» **WORK TASK 1**:
According to the text on perovskite solar cells, what solar energy-to-electricity conversion rate do these cells achieve?
» **WORK TASK 2**:
Reproduce the text on perovskite solar cells word for word between "In case the" and "can be recycled.", inclusive.

» **EXCERPT PROVIDED**:
-*-*-

A team of scientists at EPFL has come up with an efficient solution to the lead problem of perovskite solar cells, which involves using a transparent phosphate salt that does not block solar light and hence doesn't affect performance.
In case the solar panel fails, the phosphate salt immediately reacts with lead to produce a water-insoluble compound that cannot leach out to the soil, and which can be recycled.
"The solar energy-to-electricity conversion of perovskite solar cells is unbelievably high, around 25%, which is now approaching the performance of the best silicon solar cells," says Professor László Forró at EPFL's School of Basic Sciences. "But their central element is lead, which is a poison; if the solar panel fails, it can wash out into the soil, get into the food chain, and cause serious diseases."
The problem is that in most of the halide perovskites lead can dissolve in water. This water solubility and solubility in other solvents is actually a great advantage, as it makes building perovskite solar panels simpler and inexpensive - another advantage along with their performance. But the water solubility of lead can become a real environmental and health hazard when the panel breaks or gets wet, e.g. when it rains.

-*-*-

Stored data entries
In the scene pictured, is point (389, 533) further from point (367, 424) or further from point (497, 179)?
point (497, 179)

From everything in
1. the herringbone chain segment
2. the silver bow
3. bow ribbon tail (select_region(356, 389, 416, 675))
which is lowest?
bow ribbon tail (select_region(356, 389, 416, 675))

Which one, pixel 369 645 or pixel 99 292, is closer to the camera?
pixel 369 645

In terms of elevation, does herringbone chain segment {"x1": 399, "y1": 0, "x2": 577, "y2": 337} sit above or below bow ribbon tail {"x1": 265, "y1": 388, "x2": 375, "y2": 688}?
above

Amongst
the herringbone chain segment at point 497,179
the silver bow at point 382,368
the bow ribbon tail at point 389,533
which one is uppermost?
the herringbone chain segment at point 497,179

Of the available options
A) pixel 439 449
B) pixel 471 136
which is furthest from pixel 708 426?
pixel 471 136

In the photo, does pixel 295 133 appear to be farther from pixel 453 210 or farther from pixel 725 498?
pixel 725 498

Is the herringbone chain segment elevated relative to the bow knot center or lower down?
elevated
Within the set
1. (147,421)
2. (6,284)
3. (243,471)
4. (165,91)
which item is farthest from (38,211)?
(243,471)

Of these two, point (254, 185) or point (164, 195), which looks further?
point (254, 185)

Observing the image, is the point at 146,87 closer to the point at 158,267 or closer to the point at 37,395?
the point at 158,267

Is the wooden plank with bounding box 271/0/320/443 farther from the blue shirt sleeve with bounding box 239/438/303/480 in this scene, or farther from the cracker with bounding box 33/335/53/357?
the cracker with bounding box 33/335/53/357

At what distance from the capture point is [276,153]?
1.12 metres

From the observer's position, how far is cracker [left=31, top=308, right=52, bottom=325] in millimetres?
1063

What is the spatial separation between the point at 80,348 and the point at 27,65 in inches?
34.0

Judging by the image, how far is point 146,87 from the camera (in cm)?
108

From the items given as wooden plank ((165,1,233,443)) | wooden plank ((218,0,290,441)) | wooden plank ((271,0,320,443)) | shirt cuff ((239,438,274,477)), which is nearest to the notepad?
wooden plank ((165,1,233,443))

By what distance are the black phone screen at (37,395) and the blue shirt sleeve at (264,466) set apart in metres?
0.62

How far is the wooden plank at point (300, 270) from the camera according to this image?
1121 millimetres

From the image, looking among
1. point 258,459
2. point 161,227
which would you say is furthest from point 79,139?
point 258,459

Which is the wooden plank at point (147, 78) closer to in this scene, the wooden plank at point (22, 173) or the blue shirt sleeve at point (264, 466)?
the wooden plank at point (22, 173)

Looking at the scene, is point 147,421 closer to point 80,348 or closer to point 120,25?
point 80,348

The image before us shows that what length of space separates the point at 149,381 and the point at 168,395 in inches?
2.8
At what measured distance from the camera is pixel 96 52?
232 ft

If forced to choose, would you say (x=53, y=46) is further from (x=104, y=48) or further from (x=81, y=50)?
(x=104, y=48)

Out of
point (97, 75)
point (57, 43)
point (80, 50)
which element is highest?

-*-*-

» **WRITTEN RESPONSE 1**:
Around 25%.

» **WRITTEN RESPONSE 2**:
In case the solar panel fails, the phosphate salt immediately reacts with lead to produce a water-insoluble compound that cannot leach out to the soil, and which can be recycled.